時宗について

 
『時宗』という宗派について、お話をさせて頂きたいと思います。


『時宗』とは、七百年ほどの昔に、一遍上人がお開きになった念仏宗であります。

中国の唐の時代、善導大師(ぜんどうだいし)という方が念仏の教えを盛んにされました。
当時はたいへん敷居の高い学問だった仏教を、簡素に民衆に伝えたのです。

唐から運ばれた難しい経典を読み解けなくても、もっと言えばなんの学問を積んでいなくても『南無阿弥陀仏』を唱えれば苦しみから解放され極楽浄土へ導かれますよ、と言うことを人々に口伝えていきました。

鎌倉時代になって法然上人がこの善導大師の教えを深く信じられて浄土宗を開かれたのです。

一遍上人はこの浄土宗の一派、西山派(せいざんは)の開祖証空上人(かいそ-しょうくうしょうにん)の孫弟子に当たります。


一遍上人のはじめられた宗派を、なぜ今日『時宗』と呼ぶかというと、善導大師が自分の弟子たちを『時』と呼びました。
善導大師の教えを深く信じて浄土宗を開いた法然上人も、その一派である証空上人も、そして証空上人の孫弟子である一遍上人もみな、善導大師にしたがいました。

弟子たちは一日を六時(四時間ずつ)に分けて、仏前でお念仏と六時礼賛(ろくじらいさん)というお勤めを時間ごとに交代して行いました。

また別時念仏(べつじねんぶつ)といって、日を限って念仏三昧を行いました。
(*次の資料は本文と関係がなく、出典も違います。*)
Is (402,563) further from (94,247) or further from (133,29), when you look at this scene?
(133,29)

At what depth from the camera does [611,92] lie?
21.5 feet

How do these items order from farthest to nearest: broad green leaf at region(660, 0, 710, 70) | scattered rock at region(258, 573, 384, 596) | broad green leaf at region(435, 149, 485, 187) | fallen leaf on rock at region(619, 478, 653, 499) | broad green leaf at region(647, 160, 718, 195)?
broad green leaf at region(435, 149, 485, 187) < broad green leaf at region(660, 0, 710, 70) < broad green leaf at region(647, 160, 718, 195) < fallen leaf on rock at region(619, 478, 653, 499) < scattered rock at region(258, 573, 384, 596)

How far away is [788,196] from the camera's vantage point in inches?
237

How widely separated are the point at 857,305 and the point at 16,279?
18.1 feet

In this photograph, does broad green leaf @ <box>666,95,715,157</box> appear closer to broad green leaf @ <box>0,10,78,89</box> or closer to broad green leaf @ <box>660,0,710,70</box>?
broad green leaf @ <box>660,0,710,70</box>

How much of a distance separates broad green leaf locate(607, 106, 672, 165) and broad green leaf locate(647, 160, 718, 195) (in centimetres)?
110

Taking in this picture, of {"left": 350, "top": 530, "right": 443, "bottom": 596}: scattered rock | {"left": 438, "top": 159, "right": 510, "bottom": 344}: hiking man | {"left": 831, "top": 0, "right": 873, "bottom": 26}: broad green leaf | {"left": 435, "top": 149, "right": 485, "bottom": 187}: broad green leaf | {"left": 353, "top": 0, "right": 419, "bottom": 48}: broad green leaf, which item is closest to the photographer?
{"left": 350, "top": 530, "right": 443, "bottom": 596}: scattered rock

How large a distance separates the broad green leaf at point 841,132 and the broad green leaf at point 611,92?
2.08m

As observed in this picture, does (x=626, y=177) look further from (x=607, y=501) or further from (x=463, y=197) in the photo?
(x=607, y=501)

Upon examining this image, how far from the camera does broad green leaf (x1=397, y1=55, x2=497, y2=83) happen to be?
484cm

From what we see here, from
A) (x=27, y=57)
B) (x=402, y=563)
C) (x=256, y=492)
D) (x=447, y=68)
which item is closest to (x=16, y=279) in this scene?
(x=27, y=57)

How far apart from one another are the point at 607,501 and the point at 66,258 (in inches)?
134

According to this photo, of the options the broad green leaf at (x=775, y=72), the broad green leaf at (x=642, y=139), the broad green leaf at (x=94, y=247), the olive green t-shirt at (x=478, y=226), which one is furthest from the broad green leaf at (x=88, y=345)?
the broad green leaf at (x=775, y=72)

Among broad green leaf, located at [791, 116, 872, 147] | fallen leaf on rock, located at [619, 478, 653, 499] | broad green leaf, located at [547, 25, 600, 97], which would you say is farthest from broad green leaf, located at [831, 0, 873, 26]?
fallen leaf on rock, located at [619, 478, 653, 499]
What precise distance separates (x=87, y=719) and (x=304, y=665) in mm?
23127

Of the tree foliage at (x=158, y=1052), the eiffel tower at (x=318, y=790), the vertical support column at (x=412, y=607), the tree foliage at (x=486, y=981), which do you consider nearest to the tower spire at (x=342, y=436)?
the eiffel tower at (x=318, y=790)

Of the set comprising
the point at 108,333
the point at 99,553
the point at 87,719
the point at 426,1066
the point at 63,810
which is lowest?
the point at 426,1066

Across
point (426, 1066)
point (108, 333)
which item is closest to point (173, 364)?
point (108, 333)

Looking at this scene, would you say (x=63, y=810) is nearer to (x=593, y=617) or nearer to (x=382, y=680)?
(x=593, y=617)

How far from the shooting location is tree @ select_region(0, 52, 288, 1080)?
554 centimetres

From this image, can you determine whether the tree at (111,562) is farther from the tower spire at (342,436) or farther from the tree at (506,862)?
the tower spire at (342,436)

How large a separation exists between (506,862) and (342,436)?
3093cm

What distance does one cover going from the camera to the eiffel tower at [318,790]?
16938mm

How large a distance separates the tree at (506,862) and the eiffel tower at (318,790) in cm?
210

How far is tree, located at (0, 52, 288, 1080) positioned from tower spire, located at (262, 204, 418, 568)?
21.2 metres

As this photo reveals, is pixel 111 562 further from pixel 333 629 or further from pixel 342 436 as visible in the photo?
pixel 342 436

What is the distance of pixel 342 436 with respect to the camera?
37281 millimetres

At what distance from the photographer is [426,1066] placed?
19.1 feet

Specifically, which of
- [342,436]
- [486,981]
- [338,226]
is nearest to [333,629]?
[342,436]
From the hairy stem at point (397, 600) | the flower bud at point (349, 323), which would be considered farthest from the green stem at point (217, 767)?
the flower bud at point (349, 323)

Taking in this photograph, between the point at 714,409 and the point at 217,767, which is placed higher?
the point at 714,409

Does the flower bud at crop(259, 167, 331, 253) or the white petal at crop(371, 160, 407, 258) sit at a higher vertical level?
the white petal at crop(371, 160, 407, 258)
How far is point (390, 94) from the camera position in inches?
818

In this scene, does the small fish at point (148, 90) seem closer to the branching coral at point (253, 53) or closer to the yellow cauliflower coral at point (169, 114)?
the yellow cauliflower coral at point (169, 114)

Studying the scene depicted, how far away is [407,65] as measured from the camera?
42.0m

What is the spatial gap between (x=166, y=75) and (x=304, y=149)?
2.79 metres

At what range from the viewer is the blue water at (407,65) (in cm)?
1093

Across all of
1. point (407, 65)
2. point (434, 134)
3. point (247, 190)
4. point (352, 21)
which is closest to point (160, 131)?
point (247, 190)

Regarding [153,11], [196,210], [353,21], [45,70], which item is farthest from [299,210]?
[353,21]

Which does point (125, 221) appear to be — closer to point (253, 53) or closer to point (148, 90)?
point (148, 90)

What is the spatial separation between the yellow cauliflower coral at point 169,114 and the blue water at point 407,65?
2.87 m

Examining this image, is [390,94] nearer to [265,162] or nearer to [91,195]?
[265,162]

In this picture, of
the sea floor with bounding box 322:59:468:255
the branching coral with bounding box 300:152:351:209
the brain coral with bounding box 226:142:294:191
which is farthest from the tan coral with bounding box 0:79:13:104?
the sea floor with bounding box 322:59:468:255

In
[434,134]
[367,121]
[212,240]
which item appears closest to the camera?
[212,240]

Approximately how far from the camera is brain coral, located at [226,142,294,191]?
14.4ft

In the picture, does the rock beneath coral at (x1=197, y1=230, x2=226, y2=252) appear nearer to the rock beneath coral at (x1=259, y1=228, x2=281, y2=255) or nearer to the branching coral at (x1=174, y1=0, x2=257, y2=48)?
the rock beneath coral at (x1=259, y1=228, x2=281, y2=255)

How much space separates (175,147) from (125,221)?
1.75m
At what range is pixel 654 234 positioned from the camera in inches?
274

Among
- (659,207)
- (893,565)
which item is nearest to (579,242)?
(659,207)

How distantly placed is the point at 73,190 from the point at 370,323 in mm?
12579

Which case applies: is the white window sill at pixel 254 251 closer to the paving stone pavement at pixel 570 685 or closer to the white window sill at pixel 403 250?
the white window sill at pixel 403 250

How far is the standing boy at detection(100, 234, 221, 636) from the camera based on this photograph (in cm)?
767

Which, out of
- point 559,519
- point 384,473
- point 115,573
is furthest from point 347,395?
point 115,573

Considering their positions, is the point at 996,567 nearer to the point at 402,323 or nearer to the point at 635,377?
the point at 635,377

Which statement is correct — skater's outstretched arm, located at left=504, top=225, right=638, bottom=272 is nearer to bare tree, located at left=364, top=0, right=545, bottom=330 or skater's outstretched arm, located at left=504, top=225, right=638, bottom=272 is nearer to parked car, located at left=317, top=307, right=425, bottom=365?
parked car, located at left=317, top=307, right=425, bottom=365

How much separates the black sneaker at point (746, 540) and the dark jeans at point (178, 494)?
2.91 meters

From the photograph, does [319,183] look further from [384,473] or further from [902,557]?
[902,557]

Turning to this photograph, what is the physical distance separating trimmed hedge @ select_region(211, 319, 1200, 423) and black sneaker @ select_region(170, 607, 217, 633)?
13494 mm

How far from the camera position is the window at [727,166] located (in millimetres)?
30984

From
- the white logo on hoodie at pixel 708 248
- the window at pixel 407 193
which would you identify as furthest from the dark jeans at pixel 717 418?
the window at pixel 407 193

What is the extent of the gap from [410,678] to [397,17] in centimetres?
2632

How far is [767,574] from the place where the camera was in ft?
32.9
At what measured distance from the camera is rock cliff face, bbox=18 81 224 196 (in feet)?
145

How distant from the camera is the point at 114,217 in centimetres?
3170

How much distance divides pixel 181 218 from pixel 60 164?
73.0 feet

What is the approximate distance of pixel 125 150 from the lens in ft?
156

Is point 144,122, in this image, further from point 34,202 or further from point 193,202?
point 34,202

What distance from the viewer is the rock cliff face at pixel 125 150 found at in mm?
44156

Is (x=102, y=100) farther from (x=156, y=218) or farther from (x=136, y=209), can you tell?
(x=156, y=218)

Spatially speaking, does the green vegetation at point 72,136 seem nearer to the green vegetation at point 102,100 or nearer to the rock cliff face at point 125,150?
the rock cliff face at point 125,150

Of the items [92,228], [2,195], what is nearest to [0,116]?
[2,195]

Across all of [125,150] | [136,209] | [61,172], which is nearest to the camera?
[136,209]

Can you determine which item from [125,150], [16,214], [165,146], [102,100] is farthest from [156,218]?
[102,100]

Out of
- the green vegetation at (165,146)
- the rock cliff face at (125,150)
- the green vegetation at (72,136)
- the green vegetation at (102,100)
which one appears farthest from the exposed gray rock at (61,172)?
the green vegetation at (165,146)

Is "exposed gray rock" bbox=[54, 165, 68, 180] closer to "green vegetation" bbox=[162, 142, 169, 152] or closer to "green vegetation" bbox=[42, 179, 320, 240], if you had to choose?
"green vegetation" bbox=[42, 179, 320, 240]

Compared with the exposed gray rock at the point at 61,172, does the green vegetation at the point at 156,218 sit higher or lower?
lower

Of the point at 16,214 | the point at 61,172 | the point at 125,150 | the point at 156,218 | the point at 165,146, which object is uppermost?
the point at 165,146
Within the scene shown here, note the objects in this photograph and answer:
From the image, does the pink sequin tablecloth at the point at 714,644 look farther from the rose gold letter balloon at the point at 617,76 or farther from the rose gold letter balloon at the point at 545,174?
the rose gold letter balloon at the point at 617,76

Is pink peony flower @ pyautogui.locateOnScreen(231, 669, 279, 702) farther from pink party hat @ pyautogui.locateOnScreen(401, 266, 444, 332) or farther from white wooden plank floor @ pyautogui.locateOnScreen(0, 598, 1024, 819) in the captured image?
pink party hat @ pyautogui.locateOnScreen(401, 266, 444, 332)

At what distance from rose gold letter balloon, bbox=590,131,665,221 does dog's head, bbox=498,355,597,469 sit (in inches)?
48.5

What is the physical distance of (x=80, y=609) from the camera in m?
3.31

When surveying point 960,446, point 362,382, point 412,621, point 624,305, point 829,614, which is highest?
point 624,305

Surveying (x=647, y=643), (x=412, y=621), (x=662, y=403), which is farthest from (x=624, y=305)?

これもまた時間ごとに交代で行いました。
 
ですので、この人々を時の衆『時衆』と呼んだのです。この言葉は他の宗教では次第に使われなくなりましたが、一遍上人の流れをくむ教団では今日まで使われていて、『時衆』がこの教団の呼び名になりました。
のち、徳川時代『時宗』と改められて宗派の名になりました。